**Problem description:**
Starting at the line with "Is the sedan" and continuing through the end of the listing, write those lines out again with "sedan rear wheel" substituted for "sedan front wheel" and everything else unchanged.

===== Recorded information

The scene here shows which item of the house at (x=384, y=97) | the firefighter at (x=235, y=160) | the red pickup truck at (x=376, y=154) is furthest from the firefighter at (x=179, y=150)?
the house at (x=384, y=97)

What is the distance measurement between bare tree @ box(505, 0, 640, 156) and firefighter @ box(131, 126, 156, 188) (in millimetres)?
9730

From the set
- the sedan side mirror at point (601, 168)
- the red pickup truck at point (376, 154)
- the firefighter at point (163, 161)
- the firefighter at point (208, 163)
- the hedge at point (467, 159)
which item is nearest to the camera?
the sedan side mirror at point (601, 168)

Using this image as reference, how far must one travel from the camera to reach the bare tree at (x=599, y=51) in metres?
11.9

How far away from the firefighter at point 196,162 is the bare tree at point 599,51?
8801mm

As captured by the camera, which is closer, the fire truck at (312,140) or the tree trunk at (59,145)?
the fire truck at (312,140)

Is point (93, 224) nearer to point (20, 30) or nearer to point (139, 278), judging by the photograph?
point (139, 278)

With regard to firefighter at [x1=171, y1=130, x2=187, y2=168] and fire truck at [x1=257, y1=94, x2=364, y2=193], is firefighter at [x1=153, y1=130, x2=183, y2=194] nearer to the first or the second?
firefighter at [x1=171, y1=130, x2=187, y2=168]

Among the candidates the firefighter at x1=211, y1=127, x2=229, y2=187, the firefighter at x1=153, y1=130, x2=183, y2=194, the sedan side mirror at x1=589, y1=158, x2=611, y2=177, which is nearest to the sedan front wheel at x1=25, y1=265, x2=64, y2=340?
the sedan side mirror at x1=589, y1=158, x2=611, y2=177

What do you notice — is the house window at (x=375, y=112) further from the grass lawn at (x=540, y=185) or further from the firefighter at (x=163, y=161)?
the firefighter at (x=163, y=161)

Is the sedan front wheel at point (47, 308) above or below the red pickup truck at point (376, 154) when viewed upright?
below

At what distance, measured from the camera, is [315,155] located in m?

==========

**Task solution:**
Is the sedan rear wheel at point (47, 308) above or below the red pickup truck at point (376, 154) when viewed upright?
below

At what distance, measured from the camera, is [315,155] located in m?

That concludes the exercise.